▶ _Data records_:
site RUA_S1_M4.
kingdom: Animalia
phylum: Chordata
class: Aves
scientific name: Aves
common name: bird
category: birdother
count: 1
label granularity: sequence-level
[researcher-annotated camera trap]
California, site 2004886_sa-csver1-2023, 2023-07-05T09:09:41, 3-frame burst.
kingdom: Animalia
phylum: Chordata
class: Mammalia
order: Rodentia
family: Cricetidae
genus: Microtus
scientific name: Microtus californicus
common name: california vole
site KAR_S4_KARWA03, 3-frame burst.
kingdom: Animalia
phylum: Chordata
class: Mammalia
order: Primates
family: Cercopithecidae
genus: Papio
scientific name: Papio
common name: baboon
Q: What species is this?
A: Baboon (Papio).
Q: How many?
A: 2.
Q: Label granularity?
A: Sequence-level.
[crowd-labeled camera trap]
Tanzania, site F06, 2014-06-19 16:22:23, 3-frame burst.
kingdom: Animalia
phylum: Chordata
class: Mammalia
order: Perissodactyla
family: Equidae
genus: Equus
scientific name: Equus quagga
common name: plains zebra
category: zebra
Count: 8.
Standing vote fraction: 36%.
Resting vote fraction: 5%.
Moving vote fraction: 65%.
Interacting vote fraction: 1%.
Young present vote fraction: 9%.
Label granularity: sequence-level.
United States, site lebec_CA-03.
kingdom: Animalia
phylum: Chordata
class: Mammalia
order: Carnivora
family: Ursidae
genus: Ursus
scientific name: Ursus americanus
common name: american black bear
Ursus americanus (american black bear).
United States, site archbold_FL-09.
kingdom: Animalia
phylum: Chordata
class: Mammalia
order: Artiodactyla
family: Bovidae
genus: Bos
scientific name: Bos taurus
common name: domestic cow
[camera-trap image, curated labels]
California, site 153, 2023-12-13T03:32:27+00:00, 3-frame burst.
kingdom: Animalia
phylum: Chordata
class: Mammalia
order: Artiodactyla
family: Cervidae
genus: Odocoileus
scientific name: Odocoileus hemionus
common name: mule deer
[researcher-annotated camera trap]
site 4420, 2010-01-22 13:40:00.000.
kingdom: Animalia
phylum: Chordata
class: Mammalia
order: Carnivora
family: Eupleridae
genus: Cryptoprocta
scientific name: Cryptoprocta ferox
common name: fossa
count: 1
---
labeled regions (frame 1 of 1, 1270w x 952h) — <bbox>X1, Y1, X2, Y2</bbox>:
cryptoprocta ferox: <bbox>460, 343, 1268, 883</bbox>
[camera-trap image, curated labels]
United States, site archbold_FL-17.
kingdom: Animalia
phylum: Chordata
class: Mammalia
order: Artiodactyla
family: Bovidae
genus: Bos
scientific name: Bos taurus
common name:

▶ _Aim of the task_:
Word for word, copy all of the listing above.

▶ _Task solution_:
site RUA_S1_M4.
kingdom: Animalia
phylum: Chordata
class: Aves
scientific name: Aves
common name: bird
category: birdother
count: 1
label granularity: sequence-level
[researcher-annotated camera trap]
California, site 2004886_sa-csver1-2023, 2023-07-05T09:09:41, 3-frame burst.
kingdom: Animalia
phylum: Chordata
class: Mammalia
order: Rodentia
family: Cricetidae
genus: Microtus
scientific name: Microtus californicus
common name: california vole
site KAR_S4_KARWA03, 3-frame burst.
kingdom: Animalia
phylum: Chordata
class: Mammalia
order: Primates
family: Cercopithecidae
genus: Papio
scientific name: Papio
common name: baboon
Q: What species is this?
A: Baboon (Papio).
Q: How many?
A: 2.
Q: Label granularity?
A: Sequence-level.
[crowd-labeled camera trap]
Tanzania, site F06, 2014-06-19 16:22:23, 3-frame burst.
kingdom: Animalia
phylum: Chordata
class: Mammalia
order: Perissodactyla
family: Equidae
genus: Equus
scientific name: Equus quagga
common name: plains zebra
category: zebra
Count: 8.
Standing vote fraction: 36%.
Resting vote fraction: 5%.
Moving vote fraction: 65%.
Interacting vote fraction: 1%.
Young present vote fraction: 9%.
Label granularity: sequence-level.
United States, site lebec_CA-03.
kingdom: Animalia
phylum: Chordata
class: Mammalia
order: Carnivora
family: Ursidae
genus: Ursus
scientific name: Ursus americanus
common name: american black bear
Ursus americanus (american black bear).
United States, site archbold_FL-09.
kingdom: Animalia
phylum: Chordata
class: Mammalia
order: Artiodactyla
family: Bovidae
genus: Bos
scientific name: Bos taurus
common name: domestic cow
[camera-trap image, curated labels]
California, site 153, 2023-12-13T03:32:27+00:00, 3-frame burst.
kingdom: Animalia
phylum: Chordata
class: Mammalia
order: Artiodactyla
family: Cervidae
genus: Odocoileus
scientific name: Odocoileus hemionus
common name: mule deer
[researcher-annotated camera trap]
site 4420, 2010-01-22 13:40:00.000.
kingdom: Animalia
phylum: Chordata
class: Mammalia
order: Carnivora
family: Eupleridae
genus: Cryptoprocta
scientific name: Cryptoprocta ferox
common name: fossa
count: 1
---
labeled regions (frame 1 of 1, 1270w x 952h) — <bbox>X1, Y1, X2, Y2</bbox>:
cryptoprocta ferox: <bbox>460, 343, 1268, 883</bbox>
[camera-trap image, curated labels]
United States, site archbold_FL-17.
kingdom: Animalia
phylum: Chordata
class: Mammalia
order: Artiodactyla
family: Bovidae
genus: Bos
scientific name: Bos taurus
common name:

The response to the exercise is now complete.